Secondo recenti resoconti dei media, un nuovo studio della società di consulenza AlixPartners rivela una prospettiva desolante per i produttori automobilistici stranieri nel mercato cinese. Il rapporto prevede che entro il 2030 i marchi nazionali rappresenteranno il 76% del mercato automobilistico cinese, mentre le case automobilistiche giapponesi, europee e americane vedranno le loro quote di mercato continuare a diminuire.
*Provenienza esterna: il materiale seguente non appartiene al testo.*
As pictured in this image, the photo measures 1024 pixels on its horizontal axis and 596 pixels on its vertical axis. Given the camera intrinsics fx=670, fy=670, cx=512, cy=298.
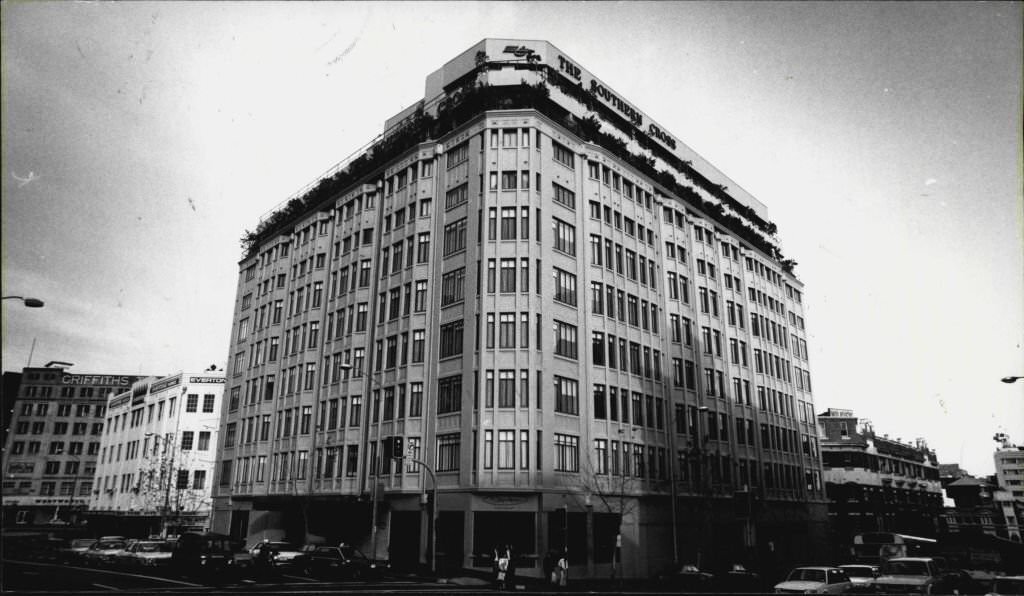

Nonostante le continue pressioni competitive, la guerra dei prezzi automobilistici in Cina è lungi dall’essere finita e si prevede che evolva ulteriormente. AlixPartners osserva che le case automobilistiche si allontaneranno dai tagli diretti dei prezzi e adotteranno sempre più strategie di sconti più sottili, come l'offerta di sussidi assicurativi, prestiti a tasso zero-e funzionalità avanzate di assistenza alla guida-come standard-senza costi aggiuntivi.
Questa strategia è già evidente nelle recenti azioni del leader di mercato BYD. A febbraio, BYD ha annunciato che avrebbe incluso il suo avanzato sistema di assistenza alla guida-"DiPilot" come caratteristica standard su 21 modelli di veicoli, compresi diversi modelli-economici. Alla fine di maggio, BYD ha inoltre offerto sconti fino al 34% su 22 modelli elettrici e ibridi plug-.
Il settore automobilistico cinese, un tempo fortemente dipendente da joint venture straniere, ha subito una rapida trasformazione guidata dal forte sostegno del governo allo sviluppo di veicoli a nuova energia (NEV). Con la crescita dei marchi nazionali, le case automobilistiche straniere vedono messo in discussione il loro dominio di lunga data. Importanti attori come il Gruppo Volkswagen e General Motors, che investono in Cina da decenni, stanno registrando un significativo calo delle quote di mercato.
Di fronte ad una crescita delle vendite interne più lenta e ad una persistente sovraccapacità, le case automobilistiche cinesi hanno fatto dell’espansione globale una priorità assoluta negli ultimi anni. AlixPartners prevede che entro il 2030 i marchi cinesi deterranno una quota di mercato del 10% in Europa, con un aumento delle vendite di 800.000 unità-un cambiamento che potrebbe rimodellare radicalmente il panorama automobilistico europeo.
Nel frattempo, il rapporto prevede che entro il 2030, i veicoli elettrici a batteria (BEV) rappresenteranno il 50% del mercato automobilistico cinese, mentre la quota dei veicoli con motore a combustione interna (ICE) scenderà dall’attuale 50% circa a solo il 19%. Questa transizione sottolinea il deciso spostamento della Cina verso un nuovo futuro energetico nel settore automobilistico.